Transit Patrol Identifies City-Wide Trends

By Sara Faruqi, Toronto Police Service Published: 8 a.m. November 28, 2014

The Transit Patrol keeps the Toronto Transit Commission running smoothly and safely for its 1.5 million daily passengers by responding to crime trends on the system.

A female officer inside a subway train bending down to listen to her radio
Constable Elena Vander Meer listens to a radio call about an assault at St. Clair West Station

Whatever crime happens on the ground happens underground too, so the Transit Patrol is very much like a Divisional Community Response Unit, except city-wide, explains Staff Sergeant George Farrell, “wherever there is transit, we can go and deal with it.”

The transit officers provide a high-visibility presence within the transit system on subway cars, streetcars and buses with focus directed towards intelligence-led, strategic enforcement and identification of systematic problems related to the transit system. They work closely with the TTC’s Transit Enforcement Officers along with the Service’s 17 Divisions.

“We are there to provide support for Divisions, the community and the TTC to keep the transit system safe,” says Chris Fernandes, Superintendent of the Division Policing Support Unit (DPSU), who oversees the Transit Patrol. 

“Traffic Services dealt with traffic issues and transit with safety and security – the two mandates were different,” explains Fernandes, of the move. 

Transit Patrol Constables Elena Vander Meer and Wendy Kohout take TPSnews on a spin through the transit system to explain their role

One of the main ways the Transit Patrol goes about keeping transit safe is by smarter policing says Fernandes. “We have a crime analyst assigned to us… and we focus on where we need to be on what day and what time of day,” Fernandes says. 

“Sergeants have embraced this analysis and have been using it in the deployment of our officers in certain areas to deal with crime, disorder, traffic issues and any other reason we need to show that visibility and presence,” says Fernandes. 

“We have always known that we have to be at Yonge and Bloor during rush hour, but now we’re able to enhance that due to crime analysis for us to find out what specifically is going on when those crowds are there… what are the underlying issues we need to deal with?” explains Fernandes.

Photos: Transit Officers On Patrol

The crime trends mirror those of anywhere else in the city with assaults and sexual assaults, thefts and mischief among the most common. However, there is an extra dynamic of these crimes being against not only passengers but TTC staff – who are often targets of threats and assaults.

Their presence in the system acts as a deterrent to violence on the system, whether it be fights among rival youth or street robberies for purses or cellphones.

Other than the intelligence-led method for smarter policing, Transit officers focus on creating an increased presence as way of crime prevention. 

“It’s all about visible presence, look around, get to know people, enforce on platforms… hop on a train and do the same thing at the next platform,” says Farrell. 

“Anytime you have police presence, crimes are less likely to happen,” adds Fernandes, noting crime analysis lets them know to be at specific stations after school so officers are in the right place at the right time.

“Our presence there is proactively deterring crime,” Fernandes says.

Two officers standing and speaking to a TTC collector who is standing outside the booth.
Constables Elena Vander Meer and Wendy Kohout at Dundas Subway station speaking to a TTC collector

Transit officers also work with TTC staff to ensure things are running smoothly and safely for them.

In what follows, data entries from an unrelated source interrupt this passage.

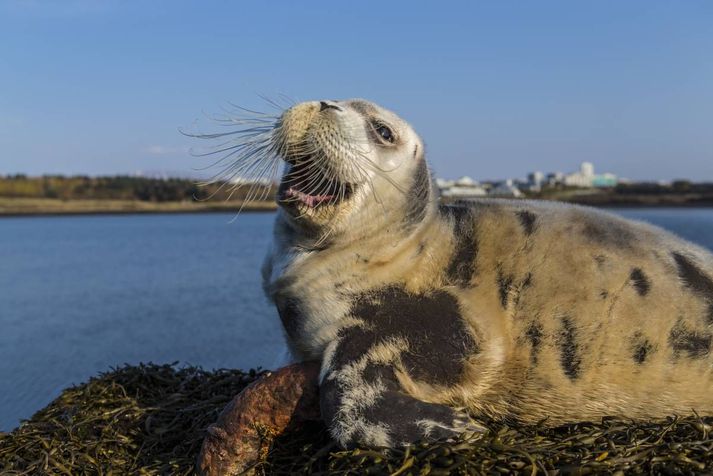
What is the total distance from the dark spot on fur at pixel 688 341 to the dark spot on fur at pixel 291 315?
63.6 inches

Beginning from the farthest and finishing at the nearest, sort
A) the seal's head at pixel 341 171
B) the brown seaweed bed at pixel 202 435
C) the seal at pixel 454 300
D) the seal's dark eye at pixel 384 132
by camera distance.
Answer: the seal's dark eye at pixel 384 132 → the seal's head at pixel 341 171 → the seal at pixel 454 300 → the brown seaweed bed at pixel 202 435

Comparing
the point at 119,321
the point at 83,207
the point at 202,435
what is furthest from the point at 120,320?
the point at 83,207

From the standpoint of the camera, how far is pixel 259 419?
2961mm

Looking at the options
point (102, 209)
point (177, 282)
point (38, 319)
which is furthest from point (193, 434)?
Result: point (102, 209)

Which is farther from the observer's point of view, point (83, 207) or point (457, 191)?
point (83, 207)

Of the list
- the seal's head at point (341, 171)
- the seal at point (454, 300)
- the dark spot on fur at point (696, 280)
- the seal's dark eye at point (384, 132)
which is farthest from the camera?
the seal's dark eye at point (384, 132)

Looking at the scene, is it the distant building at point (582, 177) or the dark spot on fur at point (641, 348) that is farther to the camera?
the distant building at point (582, 177)

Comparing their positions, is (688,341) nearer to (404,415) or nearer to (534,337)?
(534,337)

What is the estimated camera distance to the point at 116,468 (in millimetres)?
3234

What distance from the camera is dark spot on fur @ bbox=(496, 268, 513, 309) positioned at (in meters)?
3.03

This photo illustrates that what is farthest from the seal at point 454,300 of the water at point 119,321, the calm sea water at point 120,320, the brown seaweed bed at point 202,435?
the water at point 119,321

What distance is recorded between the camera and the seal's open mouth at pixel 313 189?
3117 mm

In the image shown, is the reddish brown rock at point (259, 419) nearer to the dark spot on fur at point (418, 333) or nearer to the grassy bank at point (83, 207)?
the dark spot on fur at point (418, 333)

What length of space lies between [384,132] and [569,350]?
1.32 metres
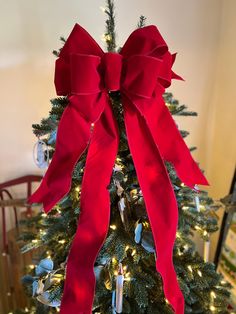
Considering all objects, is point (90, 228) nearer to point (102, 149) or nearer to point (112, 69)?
point (102, 149)

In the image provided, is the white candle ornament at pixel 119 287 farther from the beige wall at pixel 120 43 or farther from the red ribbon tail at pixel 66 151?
the beige wall at pixel 120 43

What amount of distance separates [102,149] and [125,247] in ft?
0.78

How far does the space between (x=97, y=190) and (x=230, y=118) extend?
0.81 m

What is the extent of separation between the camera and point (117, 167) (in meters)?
0.77

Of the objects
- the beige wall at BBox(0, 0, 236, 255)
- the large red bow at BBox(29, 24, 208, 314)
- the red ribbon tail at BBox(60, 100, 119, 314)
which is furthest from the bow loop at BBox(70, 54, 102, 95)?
the beige wall at BBox(0, 0, 236, 255)

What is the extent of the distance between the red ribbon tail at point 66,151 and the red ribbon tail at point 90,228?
0.03 metres

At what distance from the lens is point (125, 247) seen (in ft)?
2.51

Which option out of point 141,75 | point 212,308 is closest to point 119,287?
point 212,308

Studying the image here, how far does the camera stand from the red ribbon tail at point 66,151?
674 mm

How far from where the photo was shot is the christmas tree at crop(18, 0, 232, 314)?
30.4 inches

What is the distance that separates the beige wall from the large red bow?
1.67ft

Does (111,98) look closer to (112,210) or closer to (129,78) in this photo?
(129,78)

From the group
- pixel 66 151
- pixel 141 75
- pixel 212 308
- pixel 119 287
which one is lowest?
pixel 212 308

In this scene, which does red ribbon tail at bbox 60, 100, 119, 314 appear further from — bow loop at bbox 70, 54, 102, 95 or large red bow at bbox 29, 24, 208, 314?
bow loop at bbox 70, 54, 102, 95
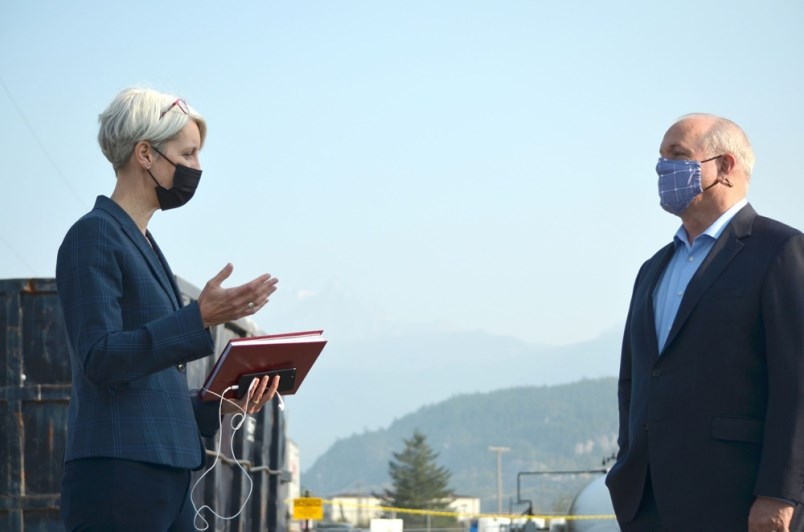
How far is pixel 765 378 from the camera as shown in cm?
436

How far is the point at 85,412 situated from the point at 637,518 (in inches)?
80.3

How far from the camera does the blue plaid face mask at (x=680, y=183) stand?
4695mm

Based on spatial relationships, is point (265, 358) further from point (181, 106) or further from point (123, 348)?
point (181, 106)

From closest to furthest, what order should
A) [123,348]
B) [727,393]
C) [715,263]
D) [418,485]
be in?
[123,348], [727,393], [715,263], [418,485]

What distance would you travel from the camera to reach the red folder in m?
3.81

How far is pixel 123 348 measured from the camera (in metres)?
3.49

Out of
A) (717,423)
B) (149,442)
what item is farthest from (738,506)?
(149,442)

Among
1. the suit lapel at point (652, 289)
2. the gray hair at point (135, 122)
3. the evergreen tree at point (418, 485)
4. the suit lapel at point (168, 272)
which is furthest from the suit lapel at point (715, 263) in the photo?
the evergreen tree at point (418, 485)

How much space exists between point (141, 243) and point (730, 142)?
2.24 metres

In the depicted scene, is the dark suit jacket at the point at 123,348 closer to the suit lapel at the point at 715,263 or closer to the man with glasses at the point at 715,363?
the man with glasses at the point at 715,363

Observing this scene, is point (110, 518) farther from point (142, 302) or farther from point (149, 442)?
point (142, 302)

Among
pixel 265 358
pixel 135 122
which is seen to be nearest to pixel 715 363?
pixel 265 358

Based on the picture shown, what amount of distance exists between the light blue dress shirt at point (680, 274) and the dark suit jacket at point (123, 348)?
1828 millimetres

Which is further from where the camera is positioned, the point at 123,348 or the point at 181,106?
the point at 181,106
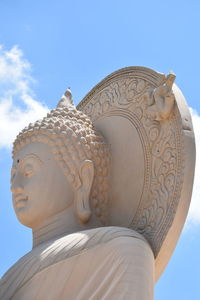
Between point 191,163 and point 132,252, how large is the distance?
0.89 m

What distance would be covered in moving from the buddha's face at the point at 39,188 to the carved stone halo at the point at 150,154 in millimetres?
492

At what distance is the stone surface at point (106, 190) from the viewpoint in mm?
5293

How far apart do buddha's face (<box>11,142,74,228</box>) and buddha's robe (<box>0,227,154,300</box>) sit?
20.0 inches

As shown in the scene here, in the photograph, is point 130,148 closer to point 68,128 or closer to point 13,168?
point 68,128

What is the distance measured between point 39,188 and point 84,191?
0.40 m

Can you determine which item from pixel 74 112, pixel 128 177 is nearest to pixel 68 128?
pixel 74 112

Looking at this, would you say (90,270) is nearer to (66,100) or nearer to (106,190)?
(106,190)

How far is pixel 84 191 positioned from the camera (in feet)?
19.9

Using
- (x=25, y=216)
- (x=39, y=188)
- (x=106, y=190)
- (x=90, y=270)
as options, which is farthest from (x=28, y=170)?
(x=90, y=270)

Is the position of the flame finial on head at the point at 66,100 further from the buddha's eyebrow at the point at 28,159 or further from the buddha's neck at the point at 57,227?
the buddha's neck at the point at 57,227

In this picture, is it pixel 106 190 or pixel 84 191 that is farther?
pixel 106 190

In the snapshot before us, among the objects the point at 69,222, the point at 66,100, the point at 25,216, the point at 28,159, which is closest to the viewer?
the point at 69,222

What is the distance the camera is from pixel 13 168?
6.38m

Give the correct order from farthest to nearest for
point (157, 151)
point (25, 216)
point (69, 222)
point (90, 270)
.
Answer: point (25, 216) < point (69, 222) < point (157, 151) < point (90, 270)
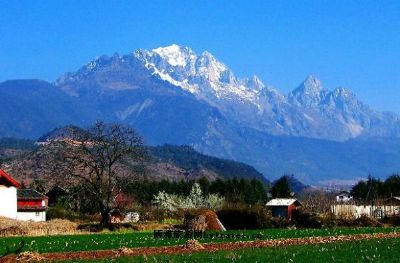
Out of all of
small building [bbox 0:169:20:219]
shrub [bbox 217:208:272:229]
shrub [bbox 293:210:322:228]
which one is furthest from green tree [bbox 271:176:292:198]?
small building [bbox 0:169:20:219]

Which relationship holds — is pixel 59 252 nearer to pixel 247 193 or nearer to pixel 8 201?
pixel 8 201

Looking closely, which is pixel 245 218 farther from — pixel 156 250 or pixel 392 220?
pixel 156 250

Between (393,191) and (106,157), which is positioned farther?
(393,191)

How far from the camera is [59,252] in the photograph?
114ft

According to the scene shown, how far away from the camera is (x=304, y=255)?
28.5m

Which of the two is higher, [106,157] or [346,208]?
[106,157]

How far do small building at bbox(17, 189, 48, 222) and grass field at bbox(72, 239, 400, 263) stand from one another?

However, this interaction works two ways, as TTC staff also have a wealth of knowledge to share with police.

Farrell said his officers were aiding 52 Division in looking for a sexual assault suspect by circulating images of suspect photo at several TTC platforms.

“One collector recognized the man immediately and said he comes in between three to four,” says Farrell. The next day, police arrested him at 3:32 p.m. 

Transit officers not only maintain a good relationship with collectors and drivers, they also work closely with the TTC’s Transit Enforcement Unit. Both police and TTC see themselves as gaining intelligence from each other.

TTC Head of Enforcement Mark Cousins, says police officers allow the TTC to increase eyes in the system.

“They are a force multiplier,” Cousins said. 

While the TPU is around to enforce and help prevent crime, they are also the face of the Service for visitors to the city.

“A lot of the time people are seeing Toronto Police through our Transit Patrol officers,” says Fernandes, noting there are high expectations his officers provide customer service to everyone they come into contact with, not only those calling them for service. “Sometimes it’s just ‘Good Morning’ and a smile.” 

two officers speaking to two different people.
Constables Vander Meer and Kohout help people with directions near Dundas subway station.